Monstesquieu, Essai sur le goût, Genève, Ed. Droz, reprint 1969.
1784 : Témoignage de Charles-Nicolas Cochin
« M. de la Tour, après avoir donné beaucoup de marques de délire qui nous ont occasionné du chagrin et de l’inquiétude, a enfin été déterminé par son frère à se retirer à Saint-Quentin, sa patrie, où il a été accueilli avec reconnaissance et humanité. Depuis ce temps, nous n’avons eu de ses nouvelles que rarement ; mais elles disent toutes qu’il est dans le même état »

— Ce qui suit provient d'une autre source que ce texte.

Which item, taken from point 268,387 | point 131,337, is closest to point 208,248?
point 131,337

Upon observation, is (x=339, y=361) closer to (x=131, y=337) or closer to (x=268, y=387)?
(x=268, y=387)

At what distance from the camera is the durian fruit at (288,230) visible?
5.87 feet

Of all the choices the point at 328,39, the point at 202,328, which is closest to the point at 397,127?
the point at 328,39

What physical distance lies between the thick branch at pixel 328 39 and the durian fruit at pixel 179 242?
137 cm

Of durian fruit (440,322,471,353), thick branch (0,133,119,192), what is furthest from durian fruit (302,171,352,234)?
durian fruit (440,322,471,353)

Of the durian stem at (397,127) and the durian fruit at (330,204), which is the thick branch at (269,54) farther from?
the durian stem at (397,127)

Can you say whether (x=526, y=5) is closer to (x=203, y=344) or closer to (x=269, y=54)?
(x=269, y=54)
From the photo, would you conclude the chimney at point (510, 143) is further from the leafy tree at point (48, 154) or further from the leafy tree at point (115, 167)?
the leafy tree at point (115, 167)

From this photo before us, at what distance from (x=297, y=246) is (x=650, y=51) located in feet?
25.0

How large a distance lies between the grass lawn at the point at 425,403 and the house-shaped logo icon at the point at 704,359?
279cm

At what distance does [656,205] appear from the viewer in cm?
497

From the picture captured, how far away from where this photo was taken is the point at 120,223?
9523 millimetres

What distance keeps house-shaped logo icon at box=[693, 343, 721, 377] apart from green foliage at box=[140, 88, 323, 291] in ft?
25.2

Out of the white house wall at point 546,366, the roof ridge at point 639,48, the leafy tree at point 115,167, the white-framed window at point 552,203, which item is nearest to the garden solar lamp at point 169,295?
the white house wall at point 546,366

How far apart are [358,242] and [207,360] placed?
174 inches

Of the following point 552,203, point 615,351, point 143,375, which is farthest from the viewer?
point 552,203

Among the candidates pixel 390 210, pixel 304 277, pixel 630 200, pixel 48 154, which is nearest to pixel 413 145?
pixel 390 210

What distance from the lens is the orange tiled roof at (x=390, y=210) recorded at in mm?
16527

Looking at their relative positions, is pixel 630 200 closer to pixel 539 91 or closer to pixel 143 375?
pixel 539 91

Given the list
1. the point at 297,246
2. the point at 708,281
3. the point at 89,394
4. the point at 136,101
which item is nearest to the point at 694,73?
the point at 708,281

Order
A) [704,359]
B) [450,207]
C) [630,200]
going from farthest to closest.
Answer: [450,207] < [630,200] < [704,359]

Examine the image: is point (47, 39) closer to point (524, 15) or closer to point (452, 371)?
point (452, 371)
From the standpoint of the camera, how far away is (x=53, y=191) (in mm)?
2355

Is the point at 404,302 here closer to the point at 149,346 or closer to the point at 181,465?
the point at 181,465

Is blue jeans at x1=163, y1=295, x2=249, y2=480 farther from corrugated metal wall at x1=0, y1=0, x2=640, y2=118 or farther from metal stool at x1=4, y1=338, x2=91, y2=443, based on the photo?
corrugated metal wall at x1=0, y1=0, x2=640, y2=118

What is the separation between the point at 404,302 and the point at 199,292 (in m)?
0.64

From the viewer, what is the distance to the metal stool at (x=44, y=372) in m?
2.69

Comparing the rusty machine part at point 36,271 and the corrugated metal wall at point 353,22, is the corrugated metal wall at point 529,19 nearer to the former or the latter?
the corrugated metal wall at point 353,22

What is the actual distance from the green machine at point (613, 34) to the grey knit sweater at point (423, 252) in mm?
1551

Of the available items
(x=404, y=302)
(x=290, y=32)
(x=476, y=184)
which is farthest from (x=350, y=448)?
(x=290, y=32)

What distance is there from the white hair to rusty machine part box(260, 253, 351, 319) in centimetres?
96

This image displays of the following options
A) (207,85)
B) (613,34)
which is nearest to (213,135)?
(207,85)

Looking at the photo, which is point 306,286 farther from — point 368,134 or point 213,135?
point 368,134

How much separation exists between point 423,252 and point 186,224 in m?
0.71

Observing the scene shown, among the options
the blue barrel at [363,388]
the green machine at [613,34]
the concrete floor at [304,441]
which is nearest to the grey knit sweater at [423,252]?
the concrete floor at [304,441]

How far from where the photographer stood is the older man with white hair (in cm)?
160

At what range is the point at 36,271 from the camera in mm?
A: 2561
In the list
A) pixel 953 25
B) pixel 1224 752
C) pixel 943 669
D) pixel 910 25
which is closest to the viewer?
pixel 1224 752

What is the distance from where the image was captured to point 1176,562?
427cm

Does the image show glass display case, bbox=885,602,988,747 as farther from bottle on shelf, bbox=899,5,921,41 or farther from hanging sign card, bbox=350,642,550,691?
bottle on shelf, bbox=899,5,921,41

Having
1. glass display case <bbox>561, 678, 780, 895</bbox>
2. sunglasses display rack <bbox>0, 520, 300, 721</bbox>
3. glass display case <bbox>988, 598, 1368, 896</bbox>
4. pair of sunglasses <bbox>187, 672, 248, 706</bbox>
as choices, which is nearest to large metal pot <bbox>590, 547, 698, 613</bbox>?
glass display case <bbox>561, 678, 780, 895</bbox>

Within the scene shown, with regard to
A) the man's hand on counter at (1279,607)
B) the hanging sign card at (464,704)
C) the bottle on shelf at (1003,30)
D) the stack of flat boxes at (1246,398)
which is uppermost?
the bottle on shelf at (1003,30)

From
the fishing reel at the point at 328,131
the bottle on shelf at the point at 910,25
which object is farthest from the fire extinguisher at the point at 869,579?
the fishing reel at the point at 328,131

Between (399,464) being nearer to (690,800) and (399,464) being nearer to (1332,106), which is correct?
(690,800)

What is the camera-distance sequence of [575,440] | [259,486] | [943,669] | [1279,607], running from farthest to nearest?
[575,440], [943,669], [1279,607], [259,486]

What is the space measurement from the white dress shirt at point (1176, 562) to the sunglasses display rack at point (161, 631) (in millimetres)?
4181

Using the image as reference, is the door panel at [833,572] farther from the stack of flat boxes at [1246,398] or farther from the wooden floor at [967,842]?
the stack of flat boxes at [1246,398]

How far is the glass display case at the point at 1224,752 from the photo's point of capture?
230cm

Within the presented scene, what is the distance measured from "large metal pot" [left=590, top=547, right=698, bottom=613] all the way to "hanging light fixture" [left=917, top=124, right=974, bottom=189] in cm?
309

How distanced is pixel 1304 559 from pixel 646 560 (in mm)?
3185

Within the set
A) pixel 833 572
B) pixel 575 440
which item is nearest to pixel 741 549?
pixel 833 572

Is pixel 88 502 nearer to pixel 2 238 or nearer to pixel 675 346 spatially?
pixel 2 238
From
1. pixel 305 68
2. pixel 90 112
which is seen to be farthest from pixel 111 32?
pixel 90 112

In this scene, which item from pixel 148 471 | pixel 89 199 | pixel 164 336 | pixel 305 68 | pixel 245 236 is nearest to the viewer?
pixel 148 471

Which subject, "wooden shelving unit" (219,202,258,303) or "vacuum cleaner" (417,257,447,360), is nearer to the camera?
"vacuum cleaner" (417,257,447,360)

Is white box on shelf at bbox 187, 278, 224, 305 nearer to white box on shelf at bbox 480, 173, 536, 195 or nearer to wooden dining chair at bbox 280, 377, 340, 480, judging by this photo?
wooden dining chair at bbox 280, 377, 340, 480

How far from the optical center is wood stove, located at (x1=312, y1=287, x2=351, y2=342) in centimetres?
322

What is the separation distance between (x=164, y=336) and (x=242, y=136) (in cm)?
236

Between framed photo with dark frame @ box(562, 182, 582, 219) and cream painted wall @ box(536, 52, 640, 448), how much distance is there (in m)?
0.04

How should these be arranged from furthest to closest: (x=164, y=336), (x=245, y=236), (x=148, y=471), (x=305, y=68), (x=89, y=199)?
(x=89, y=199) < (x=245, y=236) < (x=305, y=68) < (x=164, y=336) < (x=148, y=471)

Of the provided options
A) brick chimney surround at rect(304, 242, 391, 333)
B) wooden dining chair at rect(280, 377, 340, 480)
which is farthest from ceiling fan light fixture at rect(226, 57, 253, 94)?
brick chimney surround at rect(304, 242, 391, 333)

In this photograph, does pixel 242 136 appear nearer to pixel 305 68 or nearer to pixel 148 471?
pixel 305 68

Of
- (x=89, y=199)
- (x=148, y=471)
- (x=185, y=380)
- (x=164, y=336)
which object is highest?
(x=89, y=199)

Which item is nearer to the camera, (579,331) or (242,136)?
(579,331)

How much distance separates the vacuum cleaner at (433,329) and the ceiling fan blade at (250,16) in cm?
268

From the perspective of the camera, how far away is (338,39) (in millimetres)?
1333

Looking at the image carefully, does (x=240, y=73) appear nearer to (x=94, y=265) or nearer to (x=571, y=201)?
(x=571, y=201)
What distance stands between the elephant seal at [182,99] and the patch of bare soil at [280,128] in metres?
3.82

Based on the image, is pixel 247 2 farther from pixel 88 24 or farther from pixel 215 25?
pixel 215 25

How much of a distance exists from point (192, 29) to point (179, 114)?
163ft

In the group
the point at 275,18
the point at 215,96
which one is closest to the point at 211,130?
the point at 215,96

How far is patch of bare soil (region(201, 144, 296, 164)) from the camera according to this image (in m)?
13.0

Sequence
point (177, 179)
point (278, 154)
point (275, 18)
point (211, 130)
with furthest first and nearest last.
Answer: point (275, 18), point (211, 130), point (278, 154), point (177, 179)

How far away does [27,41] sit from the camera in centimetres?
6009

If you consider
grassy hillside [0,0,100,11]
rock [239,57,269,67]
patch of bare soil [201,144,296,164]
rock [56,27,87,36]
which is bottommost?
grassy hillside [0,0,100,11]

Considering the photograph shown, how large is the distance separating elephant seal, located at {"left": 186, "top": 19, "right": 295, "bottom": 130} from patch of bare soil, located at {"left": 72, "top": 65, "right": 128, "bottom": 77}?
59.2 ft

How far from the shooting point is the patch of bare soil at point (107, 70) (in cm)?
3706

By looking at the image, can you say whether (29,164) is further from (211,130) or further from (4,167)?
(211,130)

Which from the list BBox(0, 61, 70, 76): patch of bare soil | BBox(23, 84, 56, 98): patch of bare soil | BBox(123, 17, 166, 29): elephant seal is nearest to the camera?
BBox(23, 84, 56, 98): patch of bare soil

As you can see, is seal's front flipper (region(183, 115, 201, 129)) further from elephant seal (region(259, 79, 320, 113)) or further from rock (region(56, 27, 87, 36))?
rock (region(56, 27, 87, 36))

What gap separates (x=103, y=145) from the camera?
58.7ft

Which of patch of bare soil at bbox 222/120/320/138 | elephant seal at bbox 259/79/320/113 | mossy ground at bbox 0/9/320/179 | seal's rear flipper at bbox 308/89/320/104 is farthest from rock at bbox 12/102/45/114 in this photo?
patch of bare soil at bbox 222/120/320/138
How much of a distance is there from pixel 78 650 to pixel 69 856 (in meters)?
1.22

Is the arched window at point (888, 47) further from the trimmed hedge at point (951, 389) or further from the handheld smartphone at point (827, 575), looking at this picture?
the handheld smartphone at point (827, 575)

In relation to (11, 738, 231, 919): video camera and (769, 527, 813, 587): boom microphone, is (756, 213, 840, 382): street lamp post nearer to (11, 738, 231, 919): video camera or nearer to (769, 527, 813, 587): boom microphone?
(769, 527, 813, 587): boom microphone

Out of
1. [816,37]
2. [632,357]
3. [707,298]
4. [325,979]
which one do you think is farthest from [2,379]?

Charles-Nicolas Cochin, lettre du 11 juillet 1784
1888 : Témoignage d'Edmond et Jules Goncourt
« Ces têtes de La Tour ne vivent pas seulement par la vérité de leur construction, la réalité de leur dessin, l’illusion matérielle du physique de l’individu ; le peintre observateur saisit le moral de la ressemblance […]. Embrasser toute l’individualité d’une personnage, signifier tout l’homme par le dedans comme par le dehors, par la pose habituelle, le mouvement de nature, le geste échappé, caractériser jusqu’à l’homme social par les marques de l’état ou les signes du métier, tels furent la haute idée, le grand rêve poursuivis par La Tour ».
Edmond et Jules Goncourt, L’Art du dix-huitième, Paris, 1881.